Toutefois, ce vacarme paraissant tellement anarchique n’a rien d’improvisé ni de désordonné. Pendant plusieurs mois, les habitants de Tenerife préparent avec joie les chars qui parcourront les rues de la ville. Ils y investissent une imagination débordante et une bonne humeur contagieuse. Ils répètent les chansons, les musiques et composent des parodies sur l’actualité politique ou sur les personnalités. Tous les groupes du carnaval participent à la «cabalgata» (défilé) annonciateur du premier jour (le samedi précédent le carnaval), : Les «comparsas» (grandes troupes de participants déguisés de la même façon) d’un style brésilien marqué, les «murgas» (musiciens ambulants) d’adultes et d’enfants, les «rondallas» (ensembles d’instruments à cordes), les chœurs et, naturellement, des milliers de personnes costumées. La reine du carnaval est élue parmi les plus belles jeunes filles, parées de magnifiques vêtements spécialement conçus pour cette occasion tellement importante. Le mardi gras, c’est l’apothéose de la fête, tous les participants se rassemblant dans des arènes. C’est le point culminant de cette authentique métamorphose, de cette longue parenthèse du quotidien que représente le carnaval pour Tenerife.

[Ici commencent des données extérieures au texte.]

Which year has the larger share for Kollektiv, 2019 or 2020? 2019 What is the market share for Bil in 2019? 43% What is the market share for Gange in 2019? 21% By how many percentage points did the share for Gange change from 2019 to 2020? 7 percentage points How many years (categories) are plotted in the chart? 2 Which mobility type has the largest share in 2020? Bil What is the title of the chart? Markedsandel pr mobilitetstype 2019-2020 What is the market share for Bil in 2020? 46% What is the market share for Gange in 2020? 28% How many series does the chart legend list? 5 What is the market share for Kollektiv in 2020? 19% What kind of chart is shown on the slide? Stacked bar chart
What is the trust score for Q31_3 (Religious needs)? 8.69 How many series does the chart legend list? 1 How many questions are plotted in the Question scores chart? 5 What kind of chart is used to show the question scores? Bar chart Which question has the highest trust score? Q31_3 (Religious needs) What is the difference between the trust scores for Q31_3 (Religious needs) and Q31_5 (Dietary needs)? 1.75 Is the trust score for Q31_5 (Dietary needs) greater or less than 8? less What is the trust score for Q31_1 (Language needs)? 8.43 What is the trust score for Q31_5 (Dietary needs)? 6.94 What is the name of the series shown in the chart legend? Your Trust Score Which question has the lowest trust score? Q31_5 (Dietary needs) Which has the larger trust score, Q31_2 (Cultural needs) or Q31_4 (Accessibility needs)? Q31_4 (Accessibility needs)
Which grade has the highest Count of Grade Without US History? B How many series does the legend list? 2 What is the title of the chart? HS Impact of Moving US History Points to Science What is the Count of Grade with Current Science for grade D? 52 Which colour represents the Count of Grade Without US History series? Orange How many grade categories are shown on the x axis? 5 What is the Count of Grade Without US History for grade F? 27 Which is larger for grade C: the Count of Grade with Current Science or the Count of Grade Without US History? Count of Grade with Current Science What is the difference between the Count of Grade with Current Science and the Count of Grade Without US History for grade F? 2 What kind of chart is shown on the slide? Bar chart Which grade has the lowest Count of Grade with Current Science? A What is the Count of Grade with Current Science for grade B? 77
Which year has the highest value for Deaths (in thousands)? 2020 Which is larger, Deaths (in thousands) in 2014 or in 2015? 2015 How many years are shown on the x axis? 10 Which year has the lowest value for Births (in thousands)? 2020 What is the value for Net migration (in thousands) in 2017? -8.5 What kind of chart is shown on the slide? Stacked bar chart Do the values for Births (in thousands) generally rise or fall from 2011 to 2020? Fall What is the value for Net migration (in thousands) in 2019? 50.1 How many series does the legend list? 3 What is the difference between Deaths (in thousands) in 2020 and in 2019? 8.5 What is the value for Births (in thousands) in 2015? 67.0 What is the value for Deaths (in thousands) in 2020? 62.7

Bien que l’essence soit la même et que la joie reste le dénominateur commun, le carnaval de Cadix présente quelques aspects différents qui lui confèrent une personnalité indiscutable. Ici aussi, la fête est précédée d'un long prologue de plus d'un mois qui commence par l'Erizada (dégustation populaire d'oursins) et se poursuit par l'un des événements les plus caractéristiques du carnaval de Cadix : le concours de coros, comparsas et chirigotas (chœurs et groupes satiriques) qui se tient au théâtre Falla. Les «chirigotas», les «comparsas», les chœurs et les quartettes sont les groupes du carnaval qui rivalisent au théâtre pour la création de la mise en scène, visuelle et musicale, la plus originale et amusante.

Après le célèbre concours, tout le monde sort dans la rue avec effusion, comme si le théâtre était le dernier réduit de retenue de la joie. Les différents groupes parcourent les rues de la vieille ville en chantant les couplets, les tangos, les pot-pourris ou les paso-dobles qu’ils ont créés eux-même avec un contenu piquant de satire politique et sociale ou d’érotisme, indissociable du talent humoristique tellement propre au caractère andalou. Rien n’échappe à la critique. Ce ne sont pas seulement les groupes organisés qui participent à la fête, mais la ville complète, un public qui crée une atmosphère tumultueuse de joie et de couleurs, une ambiance de communication complète et libre. Le point culminant scénique et vital des festivités a lieu pendant le grand défilé du dimanche de Piñata, une nuit joyeuse où le délire collectif atteint son expression maximale, heureuse et colorée.

L’imagination, la fantaisie, la vitalité, la bonne humeur et le civisme, sont les valeurs qui caractérisent ces deux fêtes espagnoles, admirées, voire enviées partout dans le monde.